Aim:
Please arrange every line of the entries below as a Markdown table with two columns, Row and Line, numbering the rows in order and leaving out blank lines.

Scene-based reasoning records:
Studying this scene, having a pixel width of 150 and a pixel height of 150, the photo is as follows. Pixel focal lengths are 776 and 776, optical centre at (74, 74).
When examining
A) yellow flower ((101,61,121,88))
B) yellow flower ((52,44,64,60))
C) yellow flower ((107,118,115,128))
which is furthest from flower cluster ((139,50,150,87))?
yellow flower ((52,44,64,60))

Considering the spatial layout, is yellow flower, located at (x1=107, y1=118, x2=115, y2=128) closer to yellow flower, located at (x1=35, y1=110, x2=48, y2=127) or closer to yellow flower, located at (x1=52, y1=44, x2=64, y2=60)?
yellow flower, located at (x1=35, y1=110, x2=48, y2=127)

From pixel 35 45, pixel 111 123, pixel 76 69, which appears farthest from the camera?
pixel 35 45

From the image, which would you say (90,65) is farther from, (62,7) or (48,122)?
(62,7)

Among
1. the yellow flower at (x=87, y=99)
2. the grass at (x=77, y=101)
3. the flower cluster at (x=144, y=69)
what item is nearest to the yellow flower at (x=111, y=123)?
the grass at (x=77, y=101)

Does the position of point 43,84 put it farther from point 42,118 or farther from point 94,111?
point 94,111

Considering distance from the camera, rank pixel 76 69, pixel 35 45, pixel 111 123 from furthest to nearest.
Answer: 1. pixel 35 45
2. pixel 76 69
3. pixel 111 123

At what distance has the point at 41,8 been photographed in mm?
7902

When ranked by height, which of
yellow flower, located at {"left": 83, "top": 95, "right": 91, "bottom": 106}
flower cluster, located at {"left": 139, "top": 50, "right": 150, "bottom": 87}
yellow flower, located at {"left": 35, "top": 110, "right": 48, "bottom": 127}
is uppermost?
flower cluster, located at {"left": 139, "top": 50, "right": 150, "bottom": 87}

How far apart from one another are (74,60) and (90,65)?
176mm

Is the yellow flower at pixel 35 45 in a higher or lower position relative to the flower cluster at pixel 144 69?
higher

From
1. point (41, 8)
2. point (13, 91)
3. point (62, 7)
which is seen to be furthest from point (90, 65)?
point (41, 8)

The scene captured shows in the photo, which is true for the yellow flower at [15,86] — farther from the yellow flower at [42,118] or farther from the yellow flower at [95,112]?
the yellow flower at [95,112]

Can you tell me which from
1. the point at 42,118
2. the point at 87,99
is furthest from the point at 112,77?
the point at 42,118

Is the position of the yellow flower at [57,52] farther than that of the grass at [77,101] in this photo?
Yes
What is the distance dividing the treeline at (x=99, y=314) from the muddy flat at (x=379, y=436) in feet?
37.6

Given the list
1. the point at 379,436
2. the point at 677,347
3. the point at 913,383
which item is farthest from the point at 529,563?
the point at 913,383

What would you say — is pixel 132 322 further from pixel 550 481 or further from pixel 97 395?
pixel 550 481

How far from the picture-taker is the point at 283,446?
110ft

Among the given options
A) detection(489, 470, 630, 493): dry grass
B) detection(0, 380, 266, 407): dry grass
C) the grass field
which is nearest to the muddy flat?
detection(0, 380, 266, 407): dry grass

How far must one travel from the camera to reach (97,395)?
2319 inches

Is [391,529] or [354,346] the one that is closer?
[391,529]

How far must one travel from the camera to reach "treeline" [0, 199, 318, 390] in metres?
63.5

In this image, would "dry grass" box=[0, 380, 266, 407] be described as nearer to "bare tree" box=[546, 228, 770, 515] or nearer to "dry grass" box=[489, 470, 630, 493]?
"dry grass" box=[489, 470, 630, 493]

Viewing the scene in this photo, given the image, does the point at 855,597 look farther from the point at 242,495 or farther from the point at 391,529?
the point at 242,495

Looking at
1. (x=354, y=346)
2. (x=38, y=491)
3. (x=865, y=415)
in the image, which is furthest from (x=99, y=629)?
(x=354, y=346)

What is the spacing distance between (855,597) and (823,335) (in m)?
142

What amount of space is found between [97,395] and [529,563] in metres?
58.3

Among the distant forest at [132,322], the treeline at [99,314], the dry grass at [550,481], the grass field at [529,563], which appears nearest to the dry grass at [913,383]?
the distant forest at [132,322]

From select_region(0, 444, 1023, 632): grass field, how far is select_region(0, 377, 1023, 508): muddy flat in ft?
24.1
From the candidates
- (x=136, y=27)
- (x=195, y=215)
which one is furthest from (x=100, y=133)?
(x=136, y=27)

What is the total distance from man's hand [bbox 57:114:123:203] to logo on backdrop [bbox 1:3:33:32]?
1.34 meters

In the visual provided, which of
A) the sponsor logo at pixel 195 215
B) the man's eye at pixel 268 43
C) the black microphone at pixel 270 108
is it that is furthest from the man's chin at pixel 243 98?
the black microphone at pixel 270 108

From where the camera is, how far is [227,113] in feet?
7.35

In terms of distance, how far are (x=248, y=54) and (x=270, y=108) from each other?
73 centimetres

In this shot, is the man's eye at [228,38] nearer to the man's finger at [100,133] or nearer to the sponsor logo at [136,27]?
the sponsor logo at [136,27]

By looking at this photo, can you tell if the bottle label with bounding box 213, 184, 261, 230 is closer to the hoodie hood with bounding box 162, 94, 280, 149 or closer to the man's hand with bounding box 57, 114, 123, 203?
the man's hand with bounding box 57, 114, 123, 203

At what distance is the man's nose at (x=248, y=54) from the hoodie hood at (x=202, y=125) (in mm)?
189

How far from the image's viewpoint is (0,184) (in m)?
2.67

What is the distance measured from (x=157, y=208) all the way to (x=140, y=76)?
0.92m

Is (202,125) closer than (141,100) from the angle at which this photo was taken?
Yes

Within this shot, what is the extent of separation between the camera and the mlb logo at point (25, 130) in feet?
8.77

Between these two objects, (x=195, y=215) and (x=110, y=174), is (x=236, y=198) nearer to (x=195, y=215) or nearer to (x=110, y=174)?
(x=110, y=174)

Completed exercise:
| Row | Line |
|---|---|
| 1 | Studying this scene, having a pixel width of 150 and a pixel height of 150, the photo is as follows. Pixel focal lengths are 776 and 776, optical centre at (74, 74). |
| 2 | When examining |
| 3 | A) yellow flower ((101,61,121,88)) |
| 4 | B) yellow flower ((52,44,64,60)) |
| 5 | C) yellow flower ((107,118,115,128)) |
| 6 | which is furthest from flower cluster ((139,50,150,87))? |
| 7 | yellow flower ((52,44,64,60)) |
| 8 | Considering the spatial layout, is yellow flower, located at (x1=107, y1=118, x2=115, y2=128) closer to yellow flower, located at (x1=35, y1=110, x2=48, y2=127) or closer to yellow flower, located at (x1=52, y1=44, x2=64, y2=60)? |
| 9 | yellow flower, located at (x1=35, y1=110, x2=48, y2=127) |
| 10 | From pixel 35 45, pixel 111 123, pixel 76 69, which appears farthest from the camera? |
| 11 | pixel 35 45 |
| 12 | From the image, which would you say (90,65) is farther from, (62,7) or (48,122)? |
| 13 | (62,7) |
| 14 | Among |
| 15 | 1. the yellow flower at (x=87, y=99) |
| 16 | 2. the grass at (x=77, y=101) |
| 17 | 3. the flower cluster at (x=144, y=69) |
| 18 | what item is nearest to the yellow flower at (x=111, y=123)? |
| 19 | the grass at (x=77, y=101) |
| 20 | Does the position of point 43,84 put it farther from point 42,118 or farther from point 94,111? |
| 21 | point 94,111 |
| 22 | Considering distance from the camera, rank pixel 76 69, pixel 35 45, pixel 111 123 from furthest to nearest. |
| 23 | Answer: 1. pixel 35 45 |
| 24 | 2. pixel 76 69 |
| 25 | 3. pixel 111 123 |
| 26 | At what distance has the point at 41,8 been photographed in mm? |
| 27 | 7902 |
| 28 | When ranked by height, which of |
| 29 | yellow flower, located at {"left": 83, "top": 95, "right": 91, "bottom": 106} |
| 30 | flower cluster, located at {"left": 139, "top": 50, "right": 150, "bottom": 87} |
| 31 | yellow flower, located at {"left": 35, "top": 110, "right": 48, "bottom": 127} |
| 32 | is uppermost? |
| 33 | flower cluster, located at {"left": 139, "top": 50, "right": 150, "bottom": 87} |
| 34 | How far apart from one another are (74,60) and (90,65)? |
| 35 | 176mm |
| 36 | Is the yellow flower at pixel 35 45 in a higher or lower position relative to the flower cluster at pixel 144 69? |
| 37 | higher |
| 38 | From |
| 39 | 1. point (41, 8) |
| 40 | 2. point (13, 91) |
| 41 | 3. point (62, 7) |
| 42 | which is seen to be furthest from point (90, 65)? |
| 43 | point (41, 8) |
| 44 | The scene captured shows in the photo, which is true for the yellow flower at [15,86] — farther from the yellow flower at [42,118] or farther from the yellow flower at [95,112]? |
| 45 | the yellow flower at [95,112] |
| 46 | Can you tell me which from |
| 47 | 1. the point at 42,118 |
| 48 | 2. the point at 87,99 |
| 49 | is furthest from the point at 112,77? |
| 50 | the point at 42,118 |
| 51 | Is the position of the yellow flower at [57,52] farther than that of the grass at [77,101] in this photo? |
| 52 | Yes |
| 53 | What is the distance dividing the treeline at (x=99, y=314) from the muddy flat at (x=379, y=436) in feet? |
| 54 | 37.6 |
| 55 | Given the list |
| 56 | 1. the point at 379,436 |
| 57 | 2. the point at 677,347 |
| 58 | 3. the point at 913,383 |
| 59 | which item is farthest from the point at 529,563? |
| 60 | the point at 913,383 |
| 61 | What would you say — is pixel 132 322 further from pixel 550 481 or further from pixel 97 395? |
| 62 | pixel 550 481 |
| 63 | How far from the picture-taker is the point at 283,446? |
| 64 | 110ft |
| 65 | Among the given options |
| 66 | A) detection(489, 470, 630, 493): dry grass |
| 67 | B) detection(0, 380, 266, 407): dry grass |
| 68 | C) the grass field |
| 69 | which is nearest to the muddy flat? |
| 70 | detection(0, 380, 266, 407): dry grass |
| 71 | How far must one travel from the camera to reach (97,395)? |
| 72 | 2319 inches |
| 73 | Is [391,529] or [354,346] the one that is closer? |
| 74 | [391,529] |
| 75 | How far must one travel from the camera to reach "treeline" [0, 199, 318, 390] in metres? |
| 76 | 63.5 |
| 77 | In this image, would "dry grass" box=[0, 380, 266, 407] be described as nearer to "bare tree" box=[546, 228, 770, 515] or nearer to "dry grass" box=[489, 470, 630, 493]? |
| 78 | "dry grass" box=[489, 470, 630, 493] |
| 79 | Viewing the scene in this photo, given the image, does the point at 855,597 look farther from the point at 242,495 or farther from the point at 391,529? |
| 80 | the point at 242,495 |
| 81 | Looking at |
| 82 | 1. (x=354, y=346) |
| 83 | 2. (x=38, y=491) |
| 84 | 3. (x=865, y=415) |
| 85 | in the image, which is furthest from (x=99, y=629)? |
| 86 | (x=354, y=346) |
| 87 | What is the spacing distance between (855,597) and (823,335) (in m)? |
| 88 | 142 |
| 89 | What amount of space is found between [97,395] and [529,563] in metres? |
| 90 | 58.3 |
| 91 | Among the distant forest at [132,322], the treeline at [99,314], the dry grass at [550,481], the grass field at [529,563], which appears nearest to the dry grass at [913,383]? |
| 92 | the distant forest at [132,322] |
| 93 | From select_region(0, 444, 1023, 632): grass field, how far is select_region(0, 377, 1023, 508): muddy flat in ft? |
| 94 | 24.1 |
| 95 | From the candidates |
| 96 | - (x=136, y=27) |
| 97 | - (x=195, y=215) |
| 98 | which one is furthest from (x=100, y=133)? |
| 99 | (x=136, y=27) |
| 100 | What is the total distance from man's hand [bbox 57:114:123:203] to logo on backdrop [bbox 1:3:33:32]? |
| 101 | 1.34 meters |
| 102 | In the visual provided, which of |
| 103 | A) the sponsor logo at pixel 195 215 |
| 104 | B) the man's eye at pixel 268 43 |
| 105 | C) the black microphone at pixel 270 108 |
| 106 | is it that is furthest from the man's chin at pixel 243 98? |
| 107 | the black microphone at pixel 270 108 |
| 108 | From where the camera is, how far is [227,113] in feet? |
| 109 | 7.35 |
| 110 | In terms of distance, how far are (x=248, y=54) and (x=270, y=108) from each other? |
| 111 | 73 centimetres |
| 112 | In this shot, is the man's eye at [228,38] nearer to the man's finger at [100,133] or nearer to the sponsor logo at [136,27]? |
| 113 | the sponsor logo at [136,27] |
| 114 | By looking at this photo, can you tell if the bottle label with bounding box 213, 184, 261, 230 is closer to the hoodie hood with bounding box 162, 94, 280, 149 or closer to the man's hand with bounding box 57, 114, 123, 203? |
| 115 | the man's hand with bounding box 57, 114, 123, 203 |
| 116 | At what distance is the man's nose at (x=248, y=54) from the hoodie hood at (x=202, y=125) (in mm)? |
| 117 | 189 |
| 118 | How far from the image's viewpoint is (0,184) (in m)? |
| 119 | 2.67 |
| 120 | What is the distance measured from (x=157, y=208) all the way to (x=140, y=76)? |
| 121 | 0.92m |
| 122 | Is (202,125) closer than (141,100) from the angle at which this photo was taken? |
| 123 | Yes |
| 124 | Within this shot, what is the extent of separation between the camera and the mlb logo at point (25, 130) in feet? |
| 125 | 8.77 |
| 126 | Between these two objects, (x=195, y=215) and (x=110, y=174), is (x=236, y=198) nearer to (x=195, y=215) or nearer to (x=110, y=174)? |
| 127 | (x=110, y=174) |